Feb 13, 2014

A New Game Plan

Story by André Coleman, Pasadena Weekly

On Monday, the Pasadena City Council began a process designed to take any possibility of the NFL playing in the Rose Bowl off the table and introduced a possible “third tenant” in the form of concerts.   

The council voted unanimously to increase the number of displacement events — an event with an expected attendance of 24,000 people or more — from 12 to 18. The council also made it clear that the city will not enter into any agreement that would allow the NFL to use the stadium as a temporary home in 2014.

“The Rose Bowl is actively considering opportunities that have come in since the first of the year for music events and a soccer game and this gives us the opportunity to defer any consideration of the NFL for 2014,” said Mayor Bill Bogaard.” The goal here is to develop a program of activities that work for the neighbors and reduce the need to even consider the NFL.”

When asked if the increase in displacement events was the beginning of a process to eliminate any possibility of a team playing in the Rose Bowl, Bogaard said, “Yes, if things can come together on some new tenant or activity that is reliable. The goal is to go down that path and no longer consider the NFL.”

The Rose Bowl has long been talked about as a possible temporary home for a professional team relocating to Los Angeles while a permanent stadium was being built somewhere in Los Angeles County. The chance of that happening seemed to have improved earlier this year when a judge threw out a lawsuit filed by homeowners alleging that the city’s environmental impact report (EIR) on bringing a pro team to Pasadena did not accurately study the impacts of the additional traffic and noise. 

Last month, the NFL confirmed that St. Louis Rams owner Stan Kroenke had purchased a 60-acre tract of land in Inglewood, near the site of Hollywood Park, which has been closed to make way for residential development. The Rams left Anaheim for St.
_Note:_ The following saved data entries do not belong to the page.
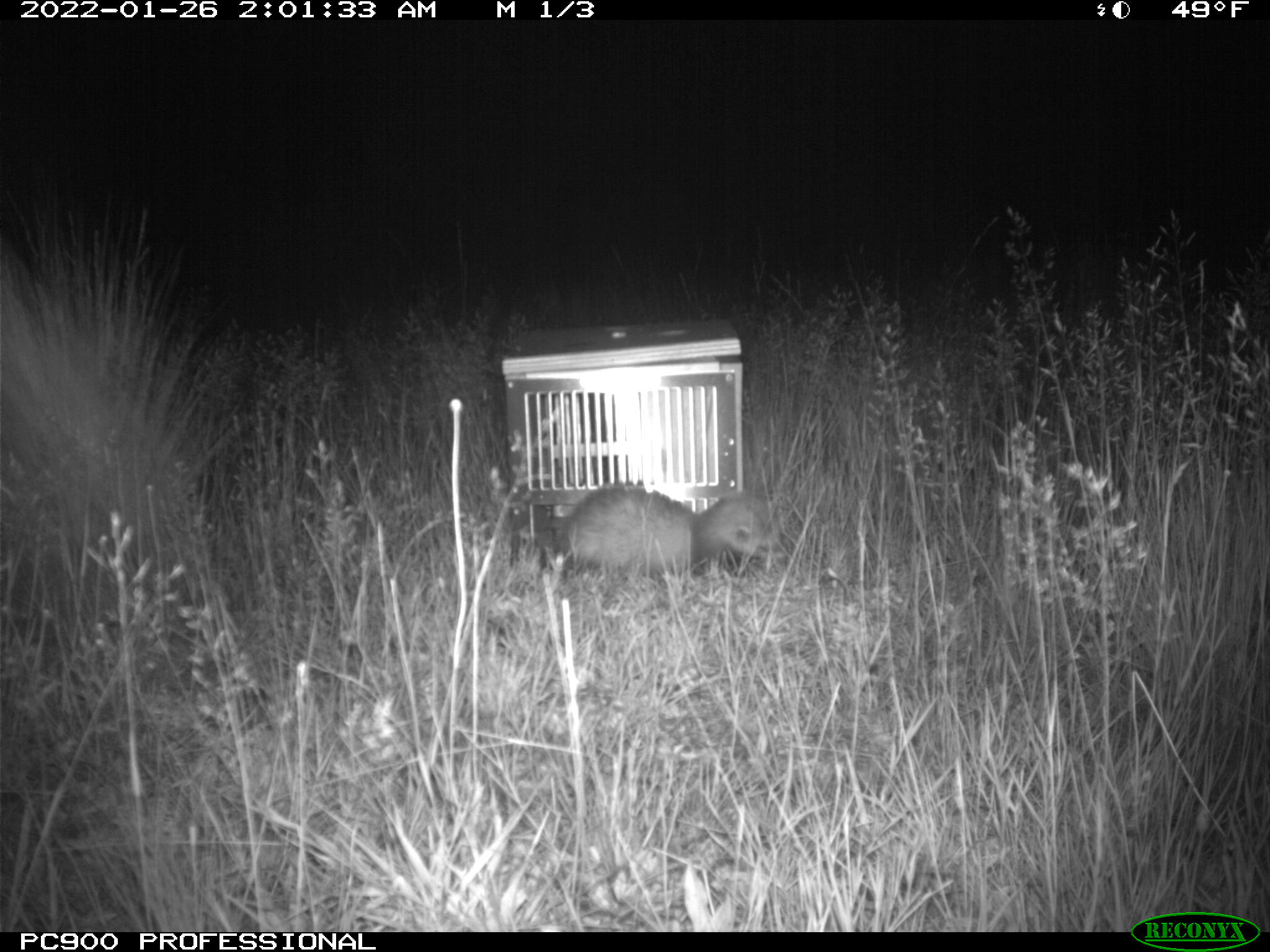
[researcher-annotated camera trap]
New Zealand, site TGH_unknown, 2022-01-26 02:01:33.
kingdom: Animalia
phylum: Chordata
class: Mammalia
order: Carnivora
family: Mustelidae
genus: Mustela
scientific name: Mustela furo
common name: ferret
Louis in 1995 and the Oakland Raiders left Los Angeles a year later, leaving the NFL without a football team in the second biggest television market in the country.

The Rams’ current lease with the Edward Jones Dome contains an escape clause that will kick in at the end of the 2014 season. According to ESPN, if the stadium hasn’t been upgraded to one of the eight best venues in the NFL before that time, the Rams’ lease will then become a year-to-year proposition.

Rose Bowl General Manager Darryl Dunn has said repeatedly that no formal negotiations took place between the city and the league, but Councilman Victor Gordo, who sits on the Rose Bowl Operating Committee (RBOC) and serves as the liaison between the city and the Rose Bowl, said that the displacement events only address 2014’s possibility of an NFL team at the Rose Bowl, and added the right thing to do is to continue pursuing alternatives that build harmony between the stadium and the residents living in the Lower Arroyo.

“Rather than have the NFL go the way of the 710 [Freeway connector proposal] and remain a question that continues to divide this community, the responsible thing to do is pursue alternatives and see if there is a viable solution,” Gordo said.  

The vote to increase the number of events comes less than a week after the council voted to revamp its contract with the RBOC to increase communication between the stadium and the council. The new contract includes recommendations for three reports a year from the RBOC to the council and new policies for managing large events.

The RBOC has been battling for more than a decade to bring the financially troubled Rose Bowl into the black. In 2005, the council was split on entering negotiations with the NFL to bring a permanent team to the stadium, but later voted against it. The move prompted then-Councilman Chris Holden, now a member of the state Assembly, to take the issues to the voters who overwhelmingly defeated the measure when 84 percent of voters.

Despite the legal fight waged by neighbors to keep the NFL out of the Lower Arroyo, residents seem willing to allow more high-density events, even though they would also bring more cars and noise into their neighborhoods. 

“The neighborhood does not seem bent out of shape,” said Councilman Terry Tornek. “There are a lot of positive aspects to this. We have some serious moneymakers, including the group One Direction coming in for three shows. That is huge. I think it is a good test drive for what the Rose Bowl Operating Committee is calling a third tenant. You have the Tournament of Roses, UCLA and the third tenants would be concerts.”

Boy band One Direction has taken the music world by storm. Fans purchased 300,000 tickets in one day after the group announced dates for its 100-show concert tour sold in 2012, including a six-date sell-out of the 20,000-seat O2 Arena in London, which holds substantially less people than the Rose Bowl. 

Other events scheduled for this year include an international soccer match in July, which is expected to attract 70,000 people, according to a staff report.  Later this year, the stadium will also host Autism Speaks, an awareness event which in the past has been attended by more than 40,000 people. In addition, the stadium will once again host AmericaFest, the biggest Independence Day celebration on the West Coast.

“If you are dead set against the Rose Bowl [being used by the NFL] this is a good thing,” Tornek said. “I think it could be a good conversation to say ‘OK, no more NFL and what can we do for the Arroyo?’ The big picture is the Arroyo and that is what we need to figure out; how to manage the Arroyo.